Poll Finds 26% of Americans Go to Work While Sick
One in every four Americans goes into work even when they’re sick enough to infect other people, according to a survey conducted in January by NSF International, a public-health testing group based in Michigan. The survey found that 37% of people who worked while ill said they couldn’t afford to take a day off without pay, and 25% said they did it “because their boss expects them to come in no matter what.”Men were twice as likely as women to come in while sick. According to the federal Bureau of Labor Statistics, about 40% of private-sector workers don’t have paid sick days, especially in low-wage jobs like retail and restaurants.

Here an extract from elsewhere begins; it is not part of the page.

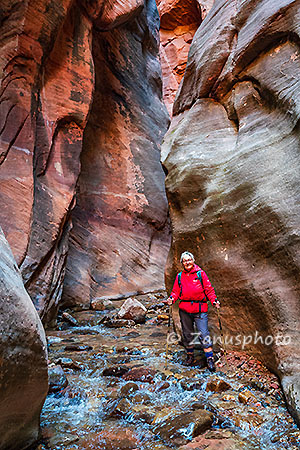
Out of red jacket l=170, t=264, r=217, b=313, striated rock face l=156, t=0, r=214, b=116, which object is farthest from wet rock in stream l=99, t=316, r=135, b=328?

Chicago Professors Stage Two-Day Strike
More than 1,000 tenured and non-tenured faculty members at the University of Illinois-Chicago went out on strike Feb. 18-19 after months of failed negotiations between the university and UIC United Faculty Local 6456. The union gained recognition in 2012, but has not yet won a contract. Faculty are demanding that the minimum salary for professors without tenure be raised from $30,000 to $45,000; the university has offered $36,000. “We don’t see that as an actual compromise,” says John Casey, a non-tenure-track writing instructor who is a member of the union’s bargaining team and says he has to work outside jobs to make ends meet.

Will Kellogg’s Lock Out Omaha Workers?
With their contract expiring in May, the 500 union workers at Kellogg’s plant in Omaha, Nebraska are looking nervously at Memphis, where the company has locked out 200 workers since last October in an effort to win the power to hire employees for $6 an hour less than union scale. “The company said, gave them an ultimatum, ‘Do this or you're locked out,’” said John Dredla, a representative for the Bakery, Confectionery, Tobacco Workers and Grain Millers International Union, which represents workers at both plants, and he fears it will do the same thing at the Omaha plant where he’s worked for nearly 37 years. “What it just comes down to is greed. It's not like this company is not making money. They’re making a lot of money hand over fist,” Dredla said.

U.S. Lags Behind World in Temp Worker Protections
The United States has some of the weakest labor protections for temp workers in the developed world, according to the Organization for Economic Cooperation and Development. In South Korea, temps have to be hired as regular employees after two years; in Germany, they are guaranteed the same wages and working conditions as regular employees; and in Chile, temp agencies can be shut down if they fail to pay wages or expose workers to unsafe conditions. In the U.S., where companies including Walmart and Microsoft rely heavily on “permatemps,” some have worked for the same company for as long as 11 years without being taken on full-time or getting benefits, and temps are also more likely to be injured on the job. The OECD ranked the U.S. 41st among 43 developed and emerging economies.